Sometimes Medicare has done a
better job of keeping a lid on inflation; sometimes private insurers have been
more successful. For instance, in 1994, Medicare spending grew by only about 3
percent. In 1998, reimbursements from private insurers rose by just 4
But by and large, both
Medicare and private insurers failed to contain health care inflation. As the
“Wonk Room” points out the problem is systemic. Medicare’s costs are rising, not because greedy geezers are gaming the system, but because, in a for-profit health care system where everyone is selling something—and selling hard—we are buying care that we don’t need in the form of ineffective, often unproven, sometimes unwanted and generally overpriced products and treatments. As I have discussed in earlier posts, more than two decades of work done by medical researchers at Dartmouth shows one out
of three of our health care dollars is squandered on care that provides no
benefit to the patient. But the problem is not unsurmountable.

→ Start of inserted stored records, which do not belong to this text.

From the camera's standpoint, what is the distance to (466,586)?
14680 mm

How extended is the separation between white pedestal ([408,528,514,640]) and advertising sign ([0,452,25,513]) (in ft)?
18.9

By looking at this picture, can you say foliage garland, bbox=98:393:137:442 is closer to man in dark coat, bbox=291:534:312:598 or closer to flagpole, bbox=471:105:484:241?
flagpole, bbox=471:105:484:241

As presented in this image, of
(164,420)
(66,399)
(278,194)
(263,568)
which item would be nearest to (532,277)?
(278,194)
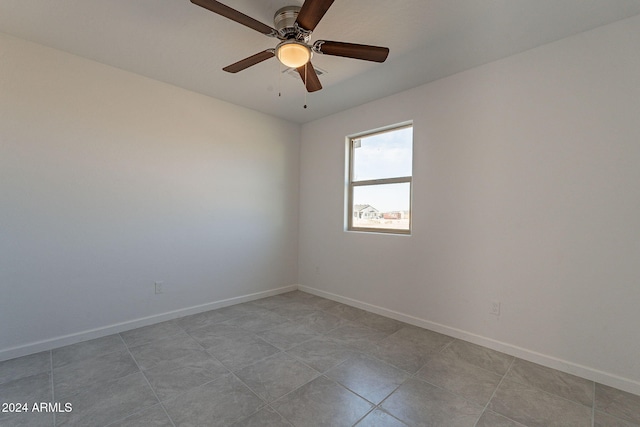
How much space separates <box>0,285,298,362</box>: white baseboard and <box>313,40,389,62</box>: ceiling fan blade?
9.97 feet

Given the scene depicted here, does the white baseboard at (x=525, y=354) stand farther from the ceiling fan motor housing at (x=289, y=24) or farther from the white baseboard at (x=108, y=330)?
the ceiling fan motor housing at (x=289, y=24)

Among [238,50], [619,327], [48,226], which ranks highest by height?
[238,50]

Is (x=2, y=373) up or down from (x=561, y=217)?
down

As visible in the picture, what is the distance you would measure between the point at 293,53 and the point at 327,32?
1.76 feet

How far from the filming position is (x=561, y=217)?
7.01 ft

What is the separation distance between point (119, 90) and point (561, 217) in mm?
4160

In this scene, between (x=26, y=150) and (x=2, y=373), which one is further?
(x=26, y=150)

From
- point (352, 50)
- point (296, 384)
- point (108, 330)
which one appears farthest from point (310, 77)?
point (108, 330)

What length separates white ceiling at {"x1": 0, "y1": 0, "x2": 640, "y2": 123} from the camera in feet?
6.09

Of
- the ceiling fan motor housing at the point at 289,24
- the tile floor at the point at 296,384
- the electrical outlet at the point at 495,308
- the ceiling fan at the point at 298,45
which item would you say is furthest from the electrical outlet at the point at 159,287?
the electrical outlet at the point at 495,308

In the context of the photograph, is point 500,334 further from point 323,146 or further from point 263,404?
point 323,146

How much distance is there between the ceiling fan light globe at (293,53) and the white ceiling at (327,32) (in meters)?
0.33

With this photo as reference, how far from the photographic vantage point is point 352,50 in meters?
1.79

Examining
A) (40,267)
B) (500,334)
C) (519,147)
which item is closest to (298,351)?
(500,334)
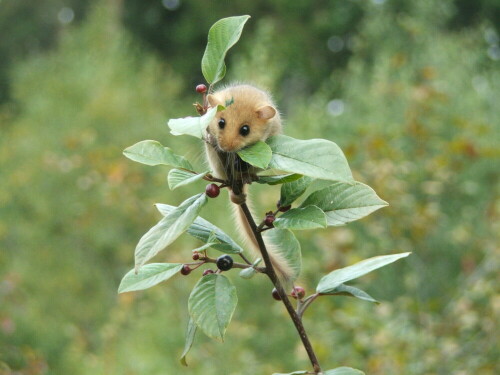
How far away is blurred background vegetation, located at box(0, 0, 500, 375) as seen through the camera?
368 centimetres

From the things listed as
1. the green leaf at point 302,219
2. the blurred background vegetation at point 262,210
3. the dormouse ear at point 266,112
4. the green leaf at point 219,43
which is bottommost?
the green leaf at point 302,219

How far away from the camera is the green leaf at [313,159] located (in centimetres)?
71

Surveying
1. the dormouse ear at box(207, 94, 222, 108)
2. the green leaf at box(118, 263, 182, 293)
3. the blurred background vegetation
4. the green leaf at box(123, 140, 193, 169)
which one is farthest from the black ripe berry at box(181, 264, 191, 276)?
the blurred background vegetation

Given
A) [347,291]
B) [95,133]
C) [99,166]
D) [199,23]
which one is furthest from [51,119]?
→ [347,291]

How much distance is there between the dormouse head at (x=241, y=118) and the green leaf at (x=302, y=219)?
0.15 metres

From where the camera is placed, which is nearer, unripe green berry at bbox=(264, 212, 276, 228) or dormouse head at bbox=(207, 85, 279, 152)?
unripe green berry at bbox=(264, 212, 276, 228)

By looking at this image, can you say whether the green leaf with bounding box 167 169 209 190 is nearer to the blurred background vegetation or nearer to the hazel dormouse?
the hazel dormouse

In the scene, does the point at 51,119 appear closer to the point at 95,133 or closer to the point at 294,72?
the point at 95,133

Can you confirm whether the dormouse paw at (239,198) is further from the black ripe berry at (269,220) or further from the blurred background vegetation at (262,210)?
the blurred background vegetation at (262,210)

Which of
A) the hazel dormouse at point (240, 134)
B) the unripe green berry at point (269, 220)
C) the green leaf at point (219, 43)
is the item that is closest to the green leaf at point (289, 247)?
the hazel dormouse at point (240, 134)

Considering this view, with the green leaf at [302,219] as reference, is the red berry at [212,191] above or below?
above

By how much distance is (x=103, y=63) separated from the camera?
8836 mm

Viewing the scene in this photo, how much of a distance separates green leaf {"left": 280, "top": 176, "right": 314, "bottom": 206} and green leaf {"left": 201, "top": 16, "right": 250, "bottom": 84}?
146 mm

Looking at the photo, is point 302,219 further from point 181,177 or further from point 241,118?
point 241,118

We Just Need to Trim 4%-6% from Medicare Spending
As the chart above demonstrates,
in recent years, Medicare spending has been growing by 6% to 8% a year. If we
trimmed spending by just 4% to 6%– bringing health care inflation back to 2% a
year, the cost of health care would be growing at about the same rate as the
economy (assuming relatively slow economic growth in coming years.) This is doable.
We could continue to spend
the $2.6 trillion that we are now spending—plus 2 percent a year—and U.S. healthcare would be affordable.
What about covering the 47
million Americans who are underinsured, and the millions who are underinsured? By redistributing how we spend that $2.6
trillion—spending more on preventive care, public health and chronic
disease management—and less on inordinately expensive aggressive that provides
little or no benefit to the patient, we could cover everyone.
Admittedly, as I have said
in the past, we will need “seed money” to restructure the system and make it more
efficient. There are various ways to raise that money: eliminating
the windfall bonus that we are now paying Medicare Advantage insurers; letting
Medicare negotiate with drug-makers for discounts on the drugs that Medicare
and Medicaid buy; raising inheritance taxes on assets over a certain amount; erasing President Bush’s capital gain tax cut;
raising income taxes on the wealthiest 15 percent. . . .
These are just a few
examples of ways to fund the comparative effectiveness research, electronic
medical records and important changes in the way we deliver care that could give
us much better value for our health care dollars. Keep in mind that restructuring the
system would be a one-time expense
(stretched out over a period of years). In the long run, the savings would more
than cover the initial outlays.
Yes, our population is
aging, but that does not mean that health care costs must soar. Sweden has the oldest population in the EU, yet over the last 15 years, while the population has been graying, health care spending has stayed level at about
9 percent of GDP.
How has Sweden managed the buck the trend?
For one, 95 percent of the country’s hospitals and doctors use electronic
medical records which guarantee many fewer errors, and much greater efficiency.
Moreover, in Sweden preventive care is free. So no one is
tempted to skip a needed Pap Smear. Diabetics go for their eye check-ups. If
the Swedish can learn how to get good value for their healthcare dollars, we
beware of anyone who tries to use scare tactics to persuade you we,
unlike every other developed country in the world, simply cannot afford
to provide high quality healthcare for all. Those who must use fear as a weapon
do so because they don’t have facts.